## Given text
— start —

Analyzing Georgia's Global Potential for Growth
Georgia’s brand-new Technology Park hosted a packed conference last Friday celebrating the launch of The Economist's ‘The World in 2016’, Georgian edition by the Georgia Today Group. The conference, sponsored by SOCAR, Microsoft, 2030 and Adjara Group, brought together ministers, local industry leaders and foreign experts for a day of panels on topics ranging from Georgia’s agricultural outlook to the challenges facing its highest-tech entrepreneurs.
The Economist’s annual “World in…” issue is a book-sized special edition of the venerable Britain-based magazine, published at the beginning of each calendar year with a raft of predictions for the coming twelve months. “The World in 2016” is the 30th such publication. The Georgia Today Group, which owns the Georgian rights to the magazine, has licensed the annual “World in…” edition every year since 2009, publishing it in Georgian and with roughly 20% additional localized content.

— end —

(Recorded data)

— start —

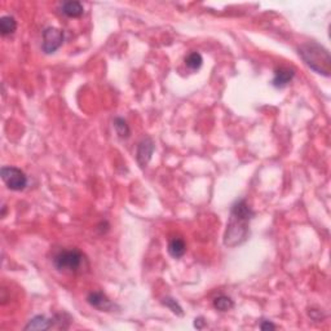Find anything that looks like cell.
<instances>
[{"instance_id":"52a82bcc","label":"cell","mask_w":331,"mask_h":331,"mask_svg":"<svg viewBox=\"0 0 331 331\" xmlns=\"http://www.w3.org/2000/svg\"><path fill=\"white\" fill-rule=\"evenodd\" d=\"M87 302L91 304L92 306H94V308L100 310H106V312H109V310H112V308H114V304H112L109 298L104 294V292H101V291H94V292H91V294L87 296Z\"/></svg>"},{"instance_id":"d6986e66","label":"cell","mask_w":331,"mask_h":331,"mask_svg":"<svg viewBox=\"0 0 331 331\" xmlns=\"http://www.w3.org/2000/svg\"><path fill=\"white\" fill-rule=\"evenodd\" d=\"M6 207L3 206V208H2V218H4V215H6Z\"/></svg>"},{"instance_id":"6da1fadb","label":"cell","mask_w":331,"mask_h":331,"mask_svg":"<svg viewBox=\"0 0 331 331\" xmlns=\"http://www.w3.org/2000/svg\"><path fill=\"white\" fill-rule=\"evenodd\" d=\"M254 218V211L244 200H240L232 206L226 230L224 234V244L236 247L246 242L250 233V222Z\"/></svg>"},{"instance_id":"8fae6325","label":"cell","mask_w":331,"mask_h":331,"mask_svg":"<svg viewBox=\"0 0 331 331\" xmlns=\"http://www.w3.org/2000/svg\"><path fill=\"white\" fill-rule=\"evenodd\" d=\"M62 13L65 16L70 17V18H76L80 17L84 13V8L80 2H65L61 6Z\"/></svg>"},{"instance_id":"30bf717a","label":"cell","mask_w":331,"mask_h":331,"mask_svg":"<svg viewBox=\"0 0 331 331\" xmlns=\"http://www.w3.org/2000/svg\"><path fill=\"white\" fill-rule=\"evenodd\" d=\"M186 252V244L182 238H172L168 244V254L174 259H180Z\"/></svg>"},{"instance_id":"e0dca14e","label":"cell","mask_w":331,"mask_h":331,"mask_svg":"<svg viewBox=\"0 0 331 331\" xmlns=\"http://www.w3.org/2000/svg\"><path fill=\"white\" fill-rule=\"evenodd\" d=\"M259 328H262V330H274V328H277V326H276L274 324H272L270 321L262 320V324L259 325Z\"/></svg>"},{"instance_id":"4fadbf2b","label":"cell","mask_w":331,"mask_h":331,"mask_svg":"<svg viewBox=\"0 0 331 331\" xmlns=\"http://www.w3.org/2000/svg\"><path fill=\"white\" fill-rule=\"evenodd\" d=\"M214 306L218 310L226 312V310H232L234 306V302L229 296H226V295H220V296L215 298V300H214Z\"/></svg>"},{"instance_id":"7c38bea8","label":"cell","mask_w":331,"mask_h":331,"mask_svg":"<svg viewBox=\"0 0 331 331\" xmlns=\"http://www.w3.org/2000/svg\"><path fill=\"white\" fill-rule=\"evenodd\" d=\"M17 30V21L12 16H3L0 18V32L3 36L10 35Z\"/></svg>"},{"instance_id":"7a4b0ae2","label":"cell","mask_w":331,"mask_h":331,"mask_svg":"<svg viewBox=\"0 0 331 331\" xmlns=\"http://www.w3.org/2000/svg\"><path fill=\"white\" fill-rule=\"evenodd\" d=\"M299 56L317 74L328 76L331 72V58L328 50L318 43H306L299 48Z\"/></svg>"},{"instance_id":"ba28073f","label":"cell","mask_w":331,"mask_h":331,"mask_svg":"<svg viewBox=\"0 0 331 331\" xmlns=\"http://www.w3.org/2000/svg\"><path fill=\"white\" fill-rule=\"evenodd\" d=\"M295 76V72L292 69H288V68H280L278 70H276L274 72V78L272 80L273 87L276 88H284L286 86L290 83Z\"/></svg>"},{"instance_id":"5b68a950","label":"cell","mask_w":331,"mask_h":331,"mask_svg":"<svg viewBox=\"0 0 331 331\" xmlns=\"http://www.w3.org/2000/svg\"><path fill=\"white\" fill-rule=\"evenodd\" d=\"M65 35L62 30L57 28H47L43 32V43H42V50L47 54H54L64 43Z\"/></svg>"},{"instance_id":"277c9868","label":"cell","mask_w":331,"mask_h":331,"mask_svg":"<svg viewBox=\"0 0 331 331\" xmlns=\"http://www.w3.org/2000/svg\"><path fill=\"white\" fill-rule=\"evenodd\" d=\"M0 175L3 182L8 186V189L14 192H21L28 186V176L25 175V172L21 171L17 167L13 166H4L0 170Z\"/></svg>"},{"instance_id":"ac0fdd59","label":"cell","mask_w":331,"mask_h":331,"mask_svg":"<svg viewBox=\"0 0 331 331\" xmlns=\"http://www.w3.org/2000/svg\"><path fill=\"white\" fill-rule=\"evenodd\" d=\"M194 326L197 328H203L206 326V322L203 320V317H198V318L194 320Z\"/></svg>"},{"instance_id":"9c48e42d","label":"cell","mask_w":331,"mask_h":331,"mask_svg":"<svg viewBox=\"0 0 331 331\" xmlns=\"http://www.w3.org/2000/svg\"><path fill=\"white\" fill-rule=\"evenodd\" d=\"M54 320L47 318L46 316H35L25 326V330H48L54 326Z\"/></svg>"},{"instance_id":"2e32d148","label":"cell","mask_w":331,"mask_h":331,"mask_svg":"<svg viewBox=\"0 0 331 331\" xmlns=\"http://www.w3.org/2000/svg\"><path fill=\"white\" fill-rule=\"evenodd\" d=\"M162 303L164 304V306H167V308H170V310H171L172 312L175 313V314L180 316V317H182V316H184V312H182V306H180V304H178V302H176V299H174V298H170V296L164 298V299L162 300Z\"/></svg>"},{"instance_id":"3957f363","label":"cell","mask_w":331,"mask_h":331,"mask_svg":"<svg viewBox=\"0 0 331 331\" xmlns=\"http://www.w3.org/2000/svg\"><path fill=\"white\" fill-rule=\"evenodd\" d=\"M83 262H84L83 254L76 248H70L57 254L54 259V266L58 272L75 273L82 268Z\"/></svg>"},{"instance_id":"9a60e30c","label":"cell","mask_w":331,"mask_h":331,"mask_svg":"<svg viewBox=\"0 0 331 331\" xmlns=\"http://www.w3.org/2000/svg\"><path fill=\"white\" fill-rule=\"evenodd\" d=\"M114 127H116V134H118V136L120 138H127L130 136V134H131L128 124H127V120H124L123 118L114 119Z\"/></svg>"},{"instance_id":"5bb4252c","label":"cell","mask_w":331,"mask_h":331,"mask_svg":"<svg viewBox=\"0 0 331 331\" xmlns=\"http://www.w3.org/2000/svg\"><path fill=\"white\" fill-rule=\"evenodd\" d=\"M185 64H186L188 68L190 70H193V72L200 70V66H202L203 64L202 54H198V52H192V54H188L186 58H185Z\"/></svg>"},{"instance_id":"8992f818","label":"cell","mask_w":331,"mask_h":331,"mask_svg":"<svg viewBox=\"0 0 331 331\" xmlns=\"http://www.w3.org/2000/svg\"><path fill=\"white\" fill-rule=\"evenodd\" d=\"M154 149H156V145H154V141L150 138H145L138 142V153H136V160H138V166L141 168L146 167L148 163L152 160V156L154 153Z\"/></svg>"}]
</instances>
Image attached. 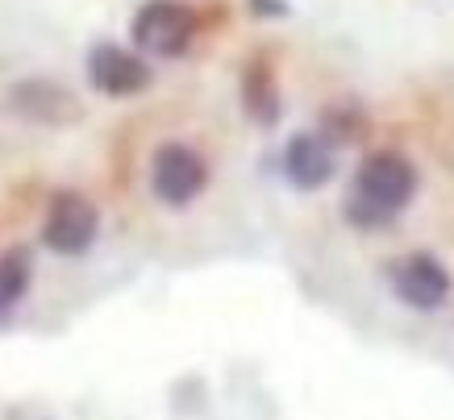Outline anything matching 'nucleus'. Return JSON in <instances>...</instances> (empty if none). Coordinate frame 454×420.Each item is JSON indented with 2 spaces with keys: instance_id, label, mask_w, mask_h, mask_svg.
I'll list each match as a JSON object with an SVG mask.
<instances>
[{
  "instance_id": "f257e3e1",
  "label": "nucleus",
  "mask_w": 454,
  "mask_h": 420,
  "mask_svg": "<svg viewBox=\"0 0 454 420\" xmlns=\"http://www.w3.org/2000/svg\"><path fill=\"white\" fill-rule=\"evenodd\" d=\"M417 191V171L400 150H375L363 159L355 188L346 196V221L358 229H380L400 217Z\"/></svg>"
},
{
  "instance_id": "f03ea898",
  "label": "nucleus",
  "mask_w": 454,
  "mask_h": 420,
  "mask_svg": "<svg viewBox=\"0 0 454 420\" xmlns=\"http://www.w3.org/2000/svg\"><path fill=\"white\" fill-rule=\"evenodd\" d=\"M196 13L179 0H146L138 13H134V26H129V38H134V51L142 58H179L196 38Z\"/></svg>"
},
{
  "instance_id": "7ed1b4c3",
  "label": "nucleus",
  "mask_w": 454,
  "mask_h": 420,
  "mask_svg": "<svg viewBox=\"0 0 454 420\" xmlns=\"http://www.w3.org/2000/svg\"><path fill=\"white\" fill-rule=\"evenodd\" d=\"M100 233V213L97 204L88 200L83 191H55V200L46 208V221H42V242L46 250H55L63 258H80L92 250Z\"/></svg>"
},
{
  "instance_id": "20e7f679",
  "label": "nucleus",
  "mask_w": 454,
  "mask_h": 420,
  "mask_svg": "<svg viewBox=\"0 0 454 420\" xmlns=\"http://www.w3.org/2000/svg\"><path fill=\"white\" fill-rule=\"evenodd\" d=\"M208 163L184 142H163L151 159V191L167 208H188L205 191Z\"/></svg>"
},
{
  "instance_id": "39448f33",
  "label": "nucleus",
  "mask_w": 454,
  "mask_h": 420,
  "mask_svg": "<svg viewBox=\"0 0 454 420\" xmlns=\"http://www.w3.org/2000/svg\"><path fill=\"white\" fill-rule=\"evenodd\" d=\"M151 63L138 55V51H125L117 42H100L88 55V83L97 88L100 96H113V100H129V96H142L151 88Z\"/></svg>"
},
{
  "instance_id": "423d86ee",
  "label": "nucleus",
  "mask_w": 454,
  "mask_h": 420,
  "mask_svg": "<svg viewBox=\"0 0 454 420\" xmlns=\"http://www.w3.org/2000/svg\"><path fill=\"white\" fill-rule=\"evenodd\" d=\"M392 292H396L400 304H409L417 312H434L450 299V275L434 254L417 250V254H404L392 267Z\"/></svg>"
},
{
  "instance_id": "0eeeda50",
  "label": "nucleus",
  "mask_w": 454,
  "mask_h": 420,
  "mask_svg": "<svg viewBox=\"0 0 454 420\" xmlns=\"http://www.w3.org/2000/svg\"><path fill=\"white\" fill-rule=\"evenodd\" d=\"M333 171H338V159H333V142L325 134H296L284 146V175L292 188L313 191L330 183Z\"/></svg>"
},
{
  "instance_id": "6e6552de",
  "label": "nucleus",
  "mask_w": 454,
  "mask_h": 420,
  "mask_svg": "<svg viewBox=\"0 0 454 420\" xmlns=\"http://www.w3.org/2000/svg\"><path fill=\"white\" fill-rule=\"evenodd\" d=\"M9 105H13L26 121H38V125H67L80 117V105H75V96L55 80H21L9 96Z\"/></svg>"
},
{
  "instance_id": "1a4fd4ad",
  "label": "nucleus",
  "mask_w": 454,
  "mask_h": 420,
  "mask_svg": "<svg viewBox=\"0 0 454 420\" xmlns=\"http://www.w3.org/2000/svg\"><path fill=\"white\" fill-rule=\"evenodd\" d=\"M242 109L259 125L279 121V80L267 58H250L247 71H242Z\"/></svg>"
},
{
  "instance_id": "9d476101",
  "label": "nucleus",
  "mask_w": 454,
  "mask_h": 420,
  "mask_svg": "<svg viewBox=\"0 0 454 420\" xmlns=\"http://www.w3.org/2000/svg\"><path fill=\"white\" fill-rule=\"evenodd\" d=\"M29 279H34V258H29L26 245L4 250V254H0V316H9V312L26 299Z\"/></svg>"
},
{
  "instance_id": "9b49d317",
  "label": "nucleus",
  "mask_w": 454,
  "mask_h": 420,
  "mask_svg": "<svg viewBox=\"0 0 454 420\" xmlns=\"http://www.w3.org/2000/svg\"><path fill=\"white\" fill-rule=\"evenodd\" d=\"M250 4H254V13H271V17L288 13V4H284V0H250Z\"/></svg>"
}]
</instances>
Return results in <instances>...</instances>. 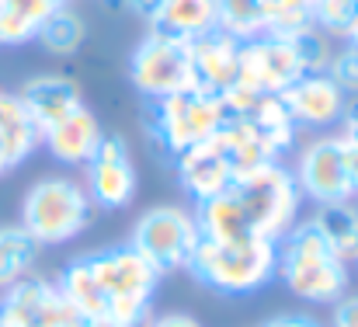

— end —

## Things to do
• a. List the sponsors of the conference described in the article on Georgia's growth potential.
• b. Please carry on the article on Georgia's growth potential from the point where it stops.

## Answers in order
• a. SOCAR, Microsoft, 2030, Adjara Group

• b.
According to George Sharashidze, founder of Georgia Today Group, the aim of Friday’s conference was “to generate new ideas for a more efficient performance of both the government and private sectors through critical analysis of Georgia’s challenges and potential for growth in both a regional and global perspective.” The panels narrowed that focus to questions of agriculture, tourism, entrepreneurship and innovation, and the economy generally.
On balance, an optimistic tone was struck regarding ongoing developments here in Georgia. Minister of Agriculture Otar Danelia managed a particularly breathtaking tightrope act in his commentary, which, following questions, grew to be quite extensive. On the one hand, he smiled, “our farmers are now cultivating lands that have been cultivated before,” speaking to a spike in interest in and investment into Georgia’s definitive sector. On the other, he highlighted the very real shortcomings that remain, and create a situation where, despite the nation’s growing output, “we have about 25% in losses because we cannot store it properly.”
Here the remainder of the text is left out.